> **Required action 1**:
Please explain, in one to three sentences and based on the commentary on embryo adoption, why women who want a child without a man's involvement usually choose sperm donation over embryo donation.
> **Required action 2**:
Update the commentary on embryo adoption by giving everything from "Most of us would" down to "be equally appropriate.", with "reasonable" replaced by "sensible".

> **Excerpt provided**:
..........

This week's BioNews includes news from the United States that a New York fertility clinic has started an 'embryo adoption' scheme. The scheme has sparked controversy because the embryos available for donation are catalogued according to the physical and intellectual attributes of their genetic parents. Another apparent eyebrow-raiser is that embryos are being made available to lesbian couples and single women, as well as to heterosexual couples.
Clinics which offer recipients the chance to select embryos according to a number of desirable characteristics are often accused of trading in designer babies. If patients are able to choose their prospective children from a range of different embryos, are they not exerting unprecedented control over their family's complexion?
The designer babies accusation is, however, a bogus one. Most people receiving embryos or gametes are concerned to match their own characteristics with those of their future children. Thus, clinics often try to select embryos created by people who are of similar racial and physical characteristics to the recipients.
Most of us would consider this kind of matching to be perfectly reasonable. Helping a patient have a child which may look a little like them seems preferable to leaving such things to chance. And if this kind of selection is acceptable, why is it not also acceptable to choose embryos according to desired characteristics which may not be present in the recipients? If selection for similarity is appropriate, then selection for difference should be equally appropriate.
In reality, there are few people who are likely to be attracted to embryo donation. Women seeking to have a child without the involvement of a man will, more often than not, choose sperm donation over embryo donation because the resulting child will be, at least in part - genetically related to them. Heterosexual couples are also unlikely to be greatly attracted to embryo donation. Few couples are unable to produce neither viable sperm nor eggs, particularly with the advent of microinjection techniques.
But for those few people who do seek embryo donation in order to have a child, why should we not afford them the opportunity of arranging their family as they see fit?

..........

> **Data records**:

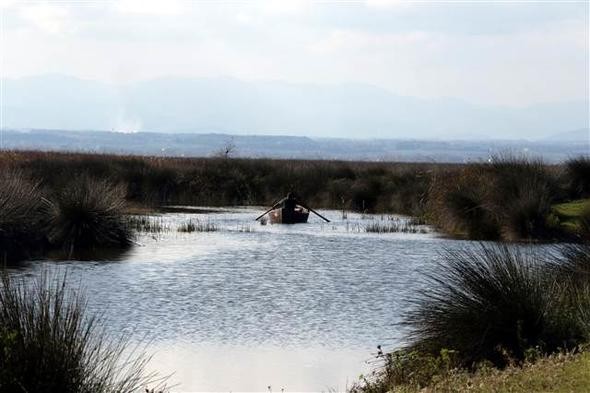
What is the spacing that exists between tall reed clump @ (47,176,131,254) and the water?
3.08ft

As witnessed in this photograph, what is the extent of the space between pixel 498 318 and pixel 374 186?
3574cm

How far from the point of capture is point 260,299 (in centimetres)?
2202

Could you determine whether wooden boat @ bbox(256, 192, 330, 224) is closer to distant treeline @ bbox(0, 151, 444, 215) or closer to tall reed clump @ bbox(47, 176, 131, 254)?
distant treeline @ bbox(0, 151, 444, 215)

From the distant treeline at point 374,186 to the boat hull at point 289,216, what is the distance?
449 cm

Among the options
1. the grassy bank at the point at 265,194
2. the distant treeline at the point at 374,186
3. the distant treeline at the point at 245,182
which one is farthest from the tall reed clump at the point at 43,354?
the distant treeline at the point at 245,182

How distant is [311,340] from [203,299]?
4.49 meters

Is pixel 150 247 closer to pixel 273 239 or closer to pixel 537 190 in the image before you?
pixel 273 239

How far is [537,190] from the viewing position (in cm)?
3397

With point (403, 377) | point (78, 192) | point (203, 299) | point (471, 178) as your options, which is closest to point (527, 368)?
point (403, 377)

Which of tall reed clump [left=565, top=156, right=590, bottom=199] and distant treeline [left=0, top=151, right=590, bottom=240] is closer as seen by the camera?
distant treeline [left=0, top=151, right=590, bottom=240]

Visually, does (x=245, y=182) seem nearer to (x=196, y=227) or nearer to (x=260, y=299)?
(x=196, y=227)

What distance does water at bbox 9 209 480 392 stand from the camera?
15.8 meters

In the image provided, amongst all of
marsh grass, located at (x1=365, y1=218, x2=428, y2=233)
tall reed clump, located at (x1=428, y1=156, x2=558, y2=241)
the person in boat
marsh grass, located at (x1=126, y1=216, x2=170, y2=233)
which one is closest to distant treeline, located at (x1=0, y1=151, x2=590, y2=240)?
tall reed clump, located at (x1=428, y1=156, x2=558, y2=241)

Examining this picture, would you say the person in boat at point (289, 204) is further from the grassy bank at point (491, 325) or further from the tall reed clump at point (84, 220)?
the grassy bank at point (491, 325)
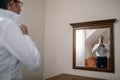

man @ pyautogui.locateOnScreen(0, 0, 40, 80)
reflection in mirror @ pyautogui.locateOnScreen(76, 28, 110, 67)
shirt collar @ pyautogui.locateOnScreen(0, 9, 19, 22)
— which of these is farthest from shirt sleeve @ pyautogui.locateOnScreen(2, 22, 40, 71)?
reflection in mirror @ pyautogui.locateOnScreen(76, 28, 110, 67)

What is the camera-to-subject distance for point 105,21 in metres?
1.76

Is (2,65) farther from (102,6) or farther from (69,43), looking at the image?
(102,6)

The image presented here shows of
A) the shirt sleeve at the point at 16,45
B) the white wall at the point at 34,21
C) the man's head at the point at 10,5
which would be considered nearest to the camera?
the shirt sleeve at the point at 16,45

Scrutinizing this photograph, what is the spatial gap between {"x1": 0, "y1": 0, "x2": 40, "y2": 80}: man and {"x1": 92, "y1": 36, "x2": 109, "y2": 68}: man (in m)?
1.23

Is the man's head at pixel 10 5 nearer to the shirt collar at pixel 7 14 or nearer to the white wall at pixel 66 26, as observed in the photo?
the shirt collar at pixel 7 14

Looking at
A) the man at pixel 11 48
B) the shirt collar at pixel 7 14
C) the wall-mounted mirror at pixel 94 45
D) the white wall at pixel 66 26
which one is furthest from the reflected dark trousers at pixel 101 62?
the shirt collar at pixel 7 14

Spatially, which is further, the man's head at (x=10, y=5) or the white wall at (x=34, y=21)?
the white wall at (x=34, y=21)

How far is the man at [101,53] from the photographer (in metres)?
1.77

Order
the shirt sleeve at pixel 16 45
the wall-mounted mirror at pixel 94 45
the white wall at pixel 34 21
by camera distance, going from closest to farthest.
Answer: the shirt sleeve at pixel 16 45 → the wall-mounted mirror at pixel 94 45 → the white wall at pixel 34 21

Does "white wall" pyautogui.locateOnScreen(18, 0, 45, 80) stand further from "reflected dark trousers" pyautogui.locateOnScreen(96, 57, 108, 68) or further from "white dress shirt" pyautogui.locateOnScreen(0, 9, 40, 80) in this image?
"white dress shirt" pyautogui.locateOnScreen(0, 9, 40, 80)

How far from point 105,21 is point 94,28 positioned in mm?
179

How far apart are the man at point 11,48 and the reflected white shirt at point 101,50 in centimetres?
122

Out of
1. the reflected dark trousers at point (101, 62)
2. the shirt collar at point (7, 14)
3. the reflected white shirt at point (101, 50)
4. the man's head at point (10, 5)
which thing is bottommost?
the reflected dark trousers at point (101, 62)

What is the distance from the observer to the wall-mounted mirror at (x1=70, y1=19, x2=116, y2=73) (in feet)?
5.71
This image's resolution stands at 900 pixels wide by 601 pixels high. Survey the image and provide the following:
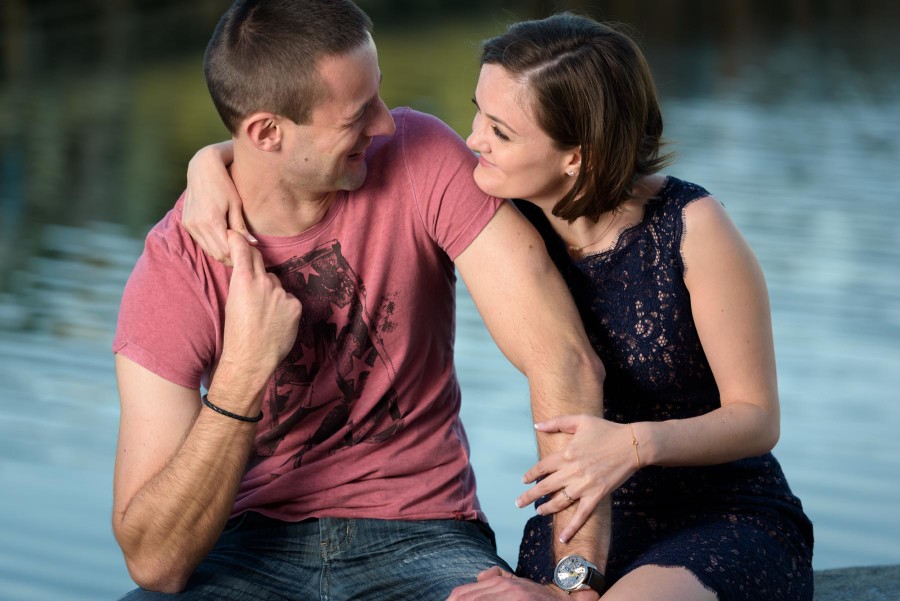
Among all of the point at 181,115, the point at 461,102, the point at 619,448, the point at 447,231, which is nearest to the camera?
the point at 619,448

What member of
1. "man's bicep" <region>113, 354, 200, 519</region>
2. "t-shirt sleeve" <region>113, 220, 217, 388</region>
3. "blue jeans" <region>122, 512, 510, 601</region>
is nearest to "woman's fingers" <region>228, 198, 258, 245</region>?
"t-shirt sleeve" <region>113, 220, 217, 388</region>

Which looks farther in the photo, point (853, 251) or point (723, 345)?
point (853, 251)

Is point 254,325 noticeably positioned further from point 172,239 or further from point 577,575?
point 577,575

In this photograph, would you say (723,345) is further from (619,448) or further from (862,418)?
(862,418)

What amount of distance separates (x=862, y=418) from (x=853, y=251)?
2.43 m

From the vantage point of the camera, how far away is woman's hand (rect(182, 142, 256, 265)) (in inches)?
92.0

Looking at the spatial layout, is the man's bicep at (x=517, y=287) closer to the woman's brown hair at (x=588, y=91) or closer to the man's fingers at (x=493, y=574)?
the woman's brown hair at (x=588, y=91)

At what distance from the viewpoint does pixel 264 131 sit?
7.72 feet

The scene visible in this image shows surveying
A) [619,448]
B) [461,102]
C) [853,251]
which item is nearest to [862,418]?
[853,251]

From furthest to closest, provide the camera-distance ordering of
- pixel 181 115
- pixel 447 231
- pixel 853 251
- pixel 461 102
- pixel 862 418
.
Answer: pixel 461 102 → pixel 181 115 → pixel 853 251 → pixel 862 418 → pixel 447 231

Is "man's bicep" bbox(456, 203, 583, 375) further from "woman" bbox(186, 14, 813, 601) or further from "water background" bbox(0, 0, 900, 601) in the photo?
"water background" bbox(0, 0, 900, 601)

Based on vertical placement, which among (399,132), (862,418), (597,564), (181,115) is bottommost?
(181,115)

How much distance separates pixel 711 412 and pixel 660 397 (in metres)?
0.19

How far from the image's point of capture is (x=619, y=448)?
222 centimetres
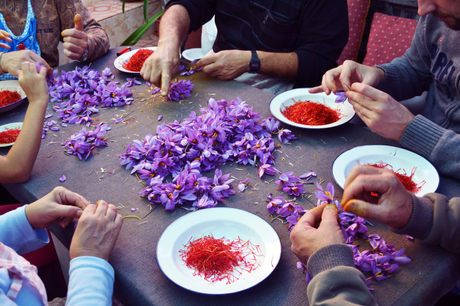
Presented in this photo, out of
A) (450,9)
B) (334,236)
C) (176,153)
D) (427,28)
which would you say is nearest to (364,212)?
(334,236)

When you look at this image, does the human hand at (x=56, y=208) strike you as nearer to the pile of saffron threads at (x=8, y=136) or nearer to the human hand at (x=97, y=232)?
the human hand at (x=97, y=232)

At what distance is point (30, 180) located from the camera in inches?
41.4

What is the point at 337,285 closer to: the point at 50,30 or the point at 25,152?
the point at 25,152

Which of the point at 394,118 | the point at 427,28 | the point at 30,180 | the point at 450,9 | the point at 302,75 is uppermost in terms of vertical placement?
the point at 450,9

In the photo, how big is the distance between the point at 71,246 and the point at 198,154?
468 millimetres

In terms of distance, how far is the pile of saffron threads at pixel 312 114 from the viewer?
1.27 m

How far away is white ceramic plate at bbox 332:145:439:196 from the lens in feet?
3.19

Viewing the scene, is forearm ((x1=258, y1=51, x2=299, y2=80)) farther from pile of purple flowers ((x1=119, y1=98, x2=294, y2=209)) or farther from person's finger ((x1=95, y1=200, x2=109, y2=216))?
person's finger ((x1=95, y1=200, x2=109, y2=216))

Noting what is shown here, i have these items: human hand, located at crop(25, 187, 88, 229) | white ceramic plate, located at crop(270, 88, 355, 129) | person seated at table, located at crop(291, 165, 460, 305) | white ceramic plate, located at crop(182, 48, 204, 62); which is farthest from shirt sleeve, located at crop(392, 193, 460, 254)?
white ceramic plate, located at crop(182, 48, 204, 62)

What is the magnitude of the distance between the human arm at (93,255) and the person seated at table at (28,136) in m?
0.34

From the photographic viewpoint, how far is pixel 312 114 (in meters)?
1.29

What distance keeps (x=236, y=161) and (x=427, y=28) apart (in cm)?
100

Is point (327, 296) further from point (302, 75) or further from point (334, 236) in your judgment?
point (302, 75)

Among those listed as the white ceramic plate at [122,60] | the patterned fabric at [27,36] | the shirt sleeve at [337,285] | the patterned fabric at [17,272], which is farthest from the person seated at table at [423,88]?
the patterned fabric at [27,36]
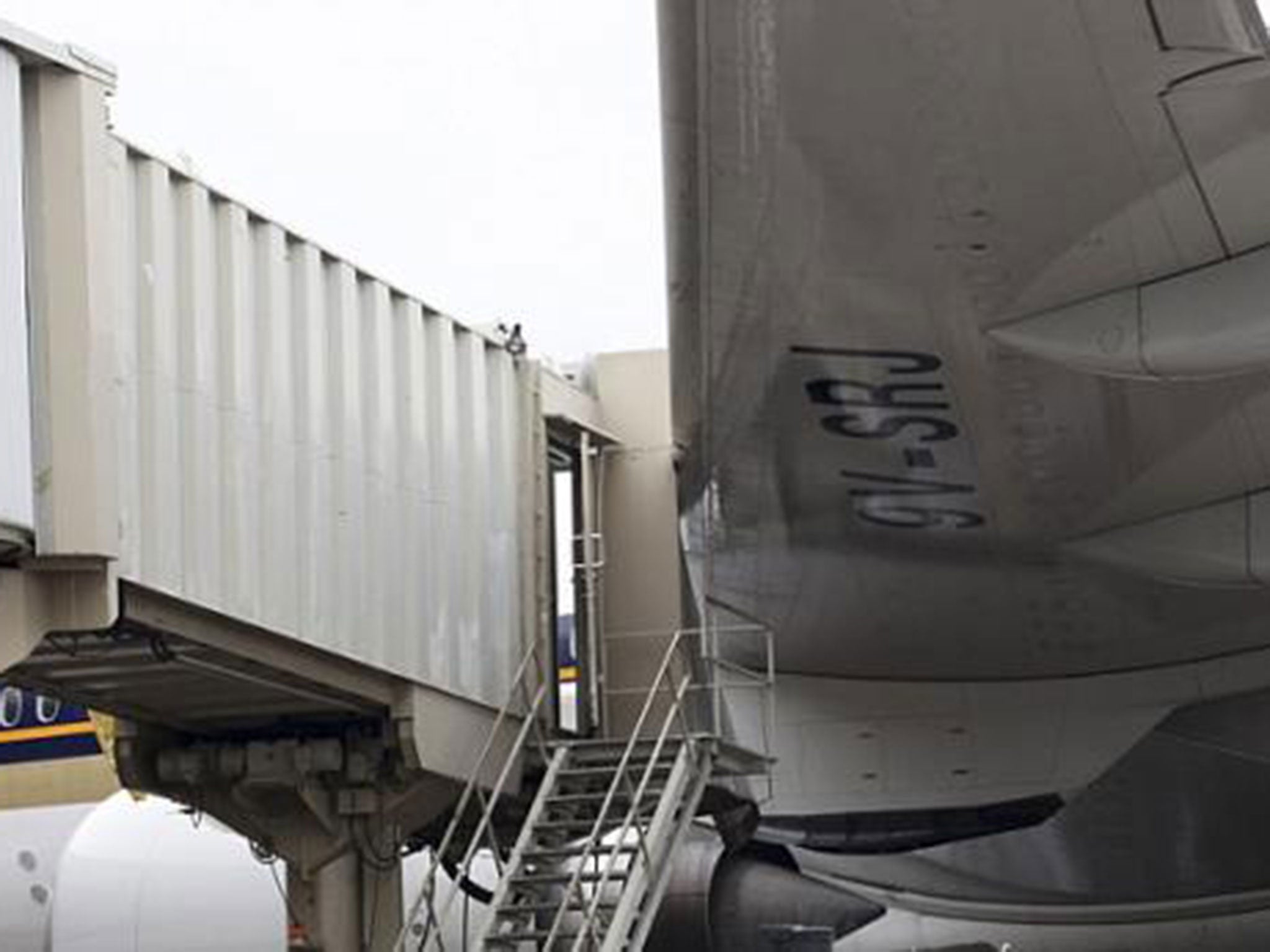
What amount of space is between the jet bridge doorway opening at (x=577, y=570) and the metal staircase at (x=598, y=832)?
55 centimetres

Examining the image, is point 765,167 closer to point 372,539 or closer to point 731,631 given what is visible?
point 372,539

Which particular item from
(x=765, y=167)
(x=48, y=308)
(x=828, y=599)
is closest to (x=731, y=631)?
(x=828, y=599)

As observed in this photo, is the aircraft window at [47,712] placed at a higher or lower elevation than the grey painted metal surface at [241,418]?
lower

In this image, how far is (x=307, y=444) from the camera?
50.4 feet

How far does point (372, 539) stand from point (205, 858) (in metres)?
8.07

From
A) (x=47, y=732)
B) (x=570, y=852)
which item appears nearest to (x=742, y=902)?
(x=570, y=852)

..........

> **Written response 1**:
They usually choose sperm donation because the resulting child will be at least partly genetically related to them.

> **Written response 2**:
Most of us would consider this kind of matching to be perfectly sensible. Helping a patient have a child which may look a little like them seems preferable to leaving such things to chance. And if this kind of selection is acceptable, why is it not also acceptable to choose embryos according to desired characteristics which may not be present in the recipients? If selection for similarity is appropriate, then selection for difference should be equally appropriate.